On 08/06/2010 5:05 PM, Steve Harris wrote:
> On 2010-06-08, at 16:47, Andy Seaborne wrote:
>>
>> On 08/06/2010 3:12 PM, Lee Feigenbaum wrote:
>>> On 6/8/2010 10:04 AM, Andy Seaborne wrote:
>>>> I don't see why it needs to be an error - with no aggregation GROUP BY
>>>> can be considered to be a a partial sort. Cardinality same as without
>>>> GROUP BY. This also happens to be a requirement in some apps - results
>>>> clustered by key but the same number of rows as without grouping.
>>>> Sorting can make it so, but sorting is potentially more expensive.
>>>
>>> This sounds like a pretty different model of aggregation then we have
>>> now. (Actually sounds similar to the model that was proposed on the
>>> comments list a few months ago.) If we went this way, why not do this
>>> all the time, and just repeat the values for the aggregate calculations?
>>>
>>> I prefer to keep the existing aggregate model.
>>>
>>> Lee
>>
>> I'm not happy with the error case when GROUP BY is used and no aggregate is explicitly mentioned.
>
> Well, the rule is something like you can only project expressions if they're exactly a variable, and match the GROUP BY expression. Otherwise it has to be an aggregate expression.

In Lee's example:

SELECT ?v1 ?v2 ?v3
{ ... }
GROUP BY ?v1 ?v2 ?v3

is exactly variables and match the GROUP BY expression isn't it?

[[ rq25.xml#aggregateExample
In aggregate queries and sub-queries only expressions which have been
used as GROUP BY expressions, or aggregated expressions (i.e.
expressions where all variables appear inside an aggregate) can be
projected.
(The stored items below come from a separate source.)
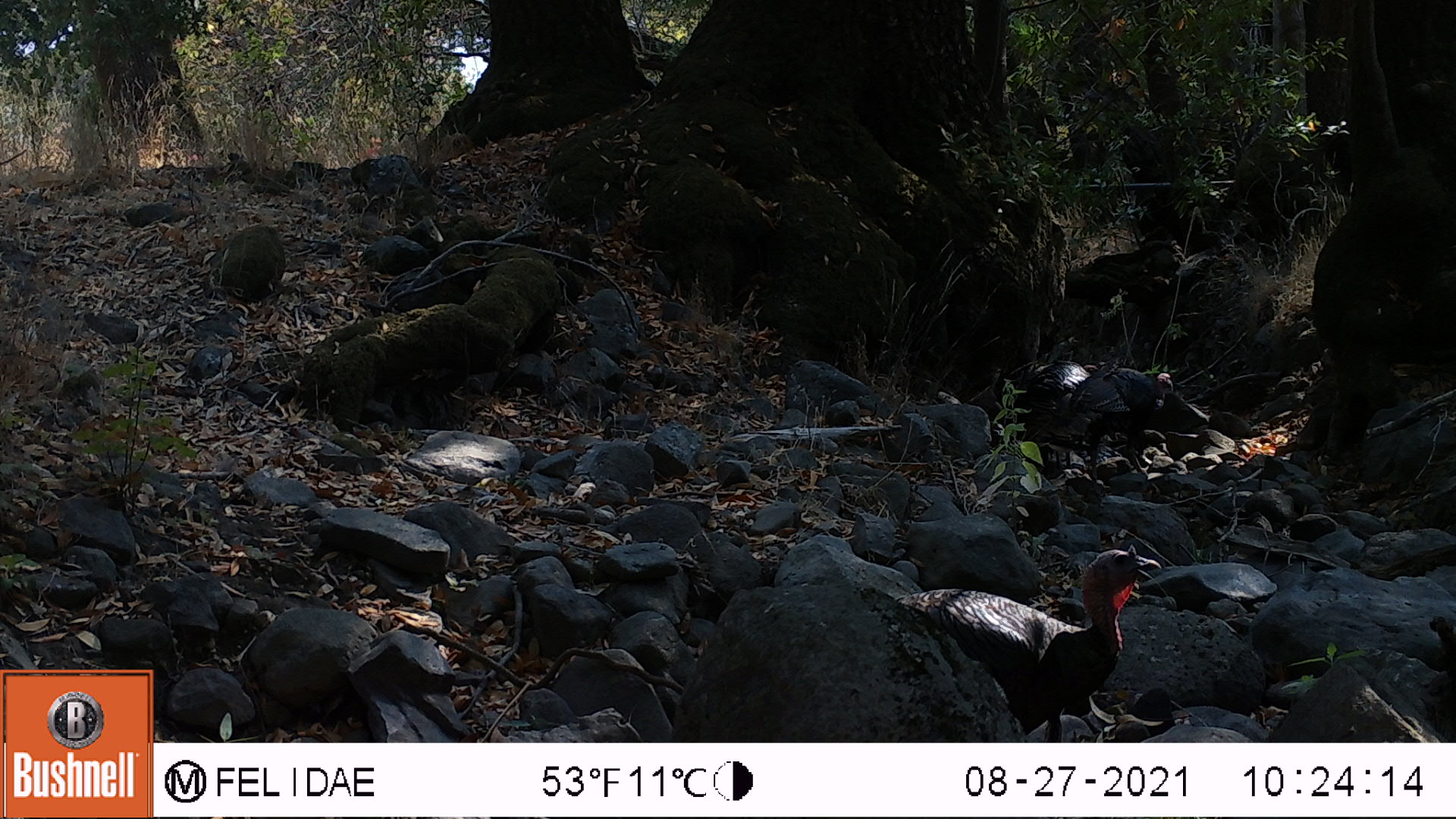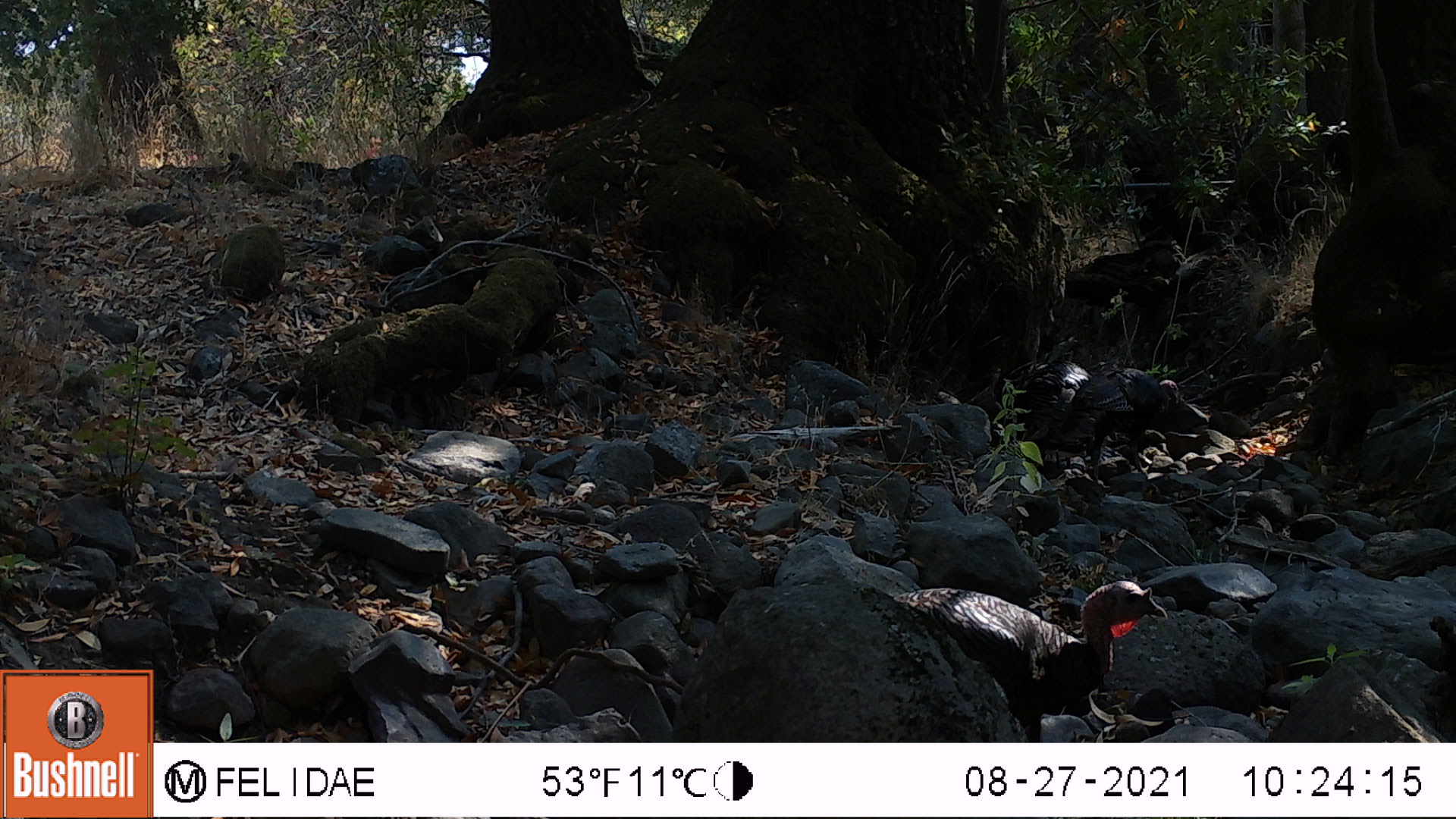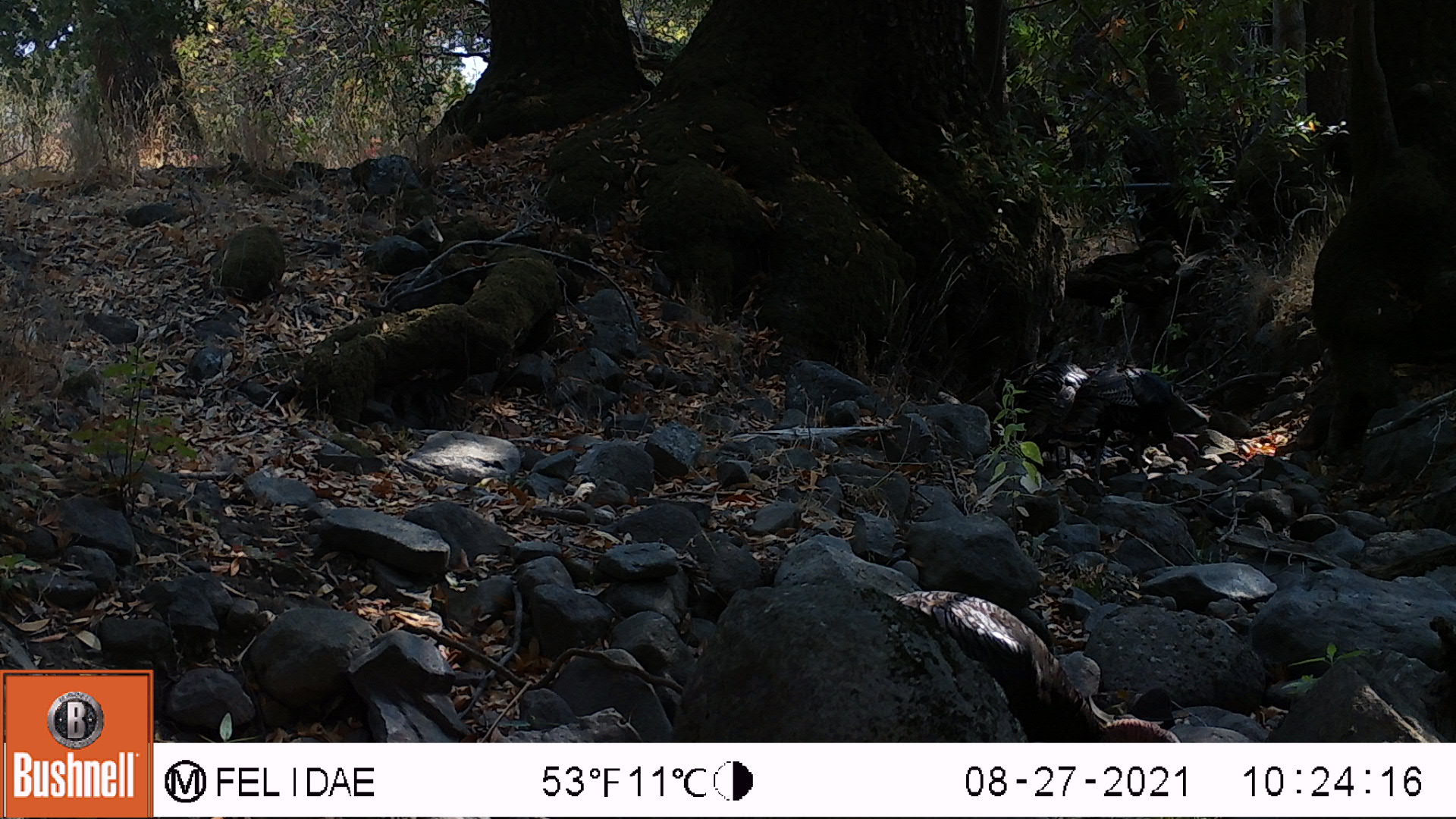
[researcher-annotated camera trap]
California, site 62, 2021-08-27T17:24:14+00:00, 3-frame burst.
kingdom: Animalia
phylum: Chordata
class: Aves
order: Galliformes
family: Phasianidae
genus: Meleagris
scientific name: Meleagris gallopavo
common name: turkey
Turkey (Meleagris gallopavo).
In order to project arbitrary expressionsthe SAMPLE
aggregate may be used.
]]

The example was

GROUP BY ?v1 ?v2 ?v3

which can expose ?v1 ?v2 ?v3 can't it?

The text seems to allow even this:

SELECT (?x+?y AS ?Z)
{ ... }
GROUP BY (?x+?y)

because it only mentions "expressions" which seems quite generous.

What about "SELECT (?y+?x AS ?Z)"?

I'd like to know if I'm reading the text correctly but I'm happy with 
the current text on projecting expressions from GROUP BY - I can see why 
restricting to variables may be preferred.


What's wrong with these queries:

# Group by ?s and project ?s with count.
SELECT ?s (Count(*) AS ?C)
{
    ?s ?p ?p
} GROUP BY ?s


# Group by ?s and ?p but only project ?s and the group(key ?s ?p) count
SELECT ?s (Count(*) AS ?C)
{
    ?s ?p ?p
} GROUP BY ?s ?p


# Group by ?s and ?p and project ?s and ?p for each group as
# as well as the count
SELECT ?s ?p (Count(*) AS ?C)
{
    ?s ?p ?p
} GROUP BY ?s ?p

# Group by ?s and ?p and project ?s and ?p for each group as
# as well as the count
# Not so much use but seems legal by the text and is well-definable.
SELECT ?s ?p (Count(*) AS ?C)
{
    ?s ?p ?p
} GROUP BY ?s ?p


which leads me to a fairly natural interpretation of

SELECT ?s ?p
{
    ?s ?p ?p
} GROUP BY ?s ?p

as "null aggregation"


>> Seems useful in developing queries and makes aggregation reasonably orthogonal to grouping.
>>
>> SELECT * means all the keys (i.e. variables in scope after grouping)
>
> That seems fairly rational/sensible, but a significant departure from the meaning of * in non-aggregated queries.

For me, it's the natural meaning of "*" in "SELECT *" is all visible 
variables.  That covers SPARQL 1.0, subqueries and grouping. It is also 
the same algorithm for a syntax check of scoping GROUP BY and SELECT as 
above but maybe I don't understand that properly.

	Andy

Received on Tuesday, 8 June 2010 18:05:34 UTC